On Thu, 12 Oct 2000, Oliver Xymoron wrote:
> On Wed, 11 Oct 2000, Kiril Vidimce wrote:
>
> > My primary concern is whether a process can allocate more than 4 GB of
> > memory, rather than just be able to use more than 4 GB of physical
> > memory in the system.
>
> Define allocate. There are tricks you can play, but userspace is still a
> flat 32-bit address space per-process.
>
--- per process. Which means, in principle, that one could have 100
processes that are accessing a total of 400 Gb of virtual memory.

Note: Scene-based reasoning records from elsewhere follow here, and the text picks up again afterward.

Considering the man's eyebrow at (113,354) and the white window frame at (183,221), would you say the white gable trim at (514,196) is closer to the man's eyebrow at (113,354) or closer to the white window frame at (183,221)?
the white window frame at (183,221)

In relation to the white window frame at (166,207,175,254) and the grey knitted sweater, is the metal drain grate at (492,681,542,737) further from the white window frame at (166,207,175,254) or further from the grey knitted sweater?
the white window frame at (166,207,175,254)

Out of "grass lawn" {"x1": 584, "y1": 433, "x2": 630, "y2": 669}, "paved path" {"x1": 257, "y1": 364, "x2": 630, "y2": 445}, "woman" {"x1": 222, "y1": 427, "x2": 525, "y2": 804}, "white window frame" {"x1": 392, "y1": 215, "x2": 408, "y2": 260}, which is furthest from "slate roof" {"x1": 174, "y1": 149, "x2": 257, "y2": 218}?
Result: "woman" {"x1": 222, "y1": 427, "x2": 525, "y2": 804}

It gets to be a bit less than that, though. Process virtual address
space doesn't start at 0
Script started on Thu Oct 12 13:25:45 2000
cat xxx.c
main()
{
printf("main() starts at %p\n", main);
}
# gcc -o xxx xxx.c
# ./xxx
main() starts at 0x8048488
# exit
exit
Script done on Thu Oct 12 13:26:08 2000
Cheers,
Dick Johnson
Penguin : Linux version 2.2.17 on an i686 machine (801.18 BogoMips).
"Memory is like gasoline. You use it up when you are running. Of
course you get it all back when you reboot..."; Actual explanation
obtained from the Micro$oft help desk.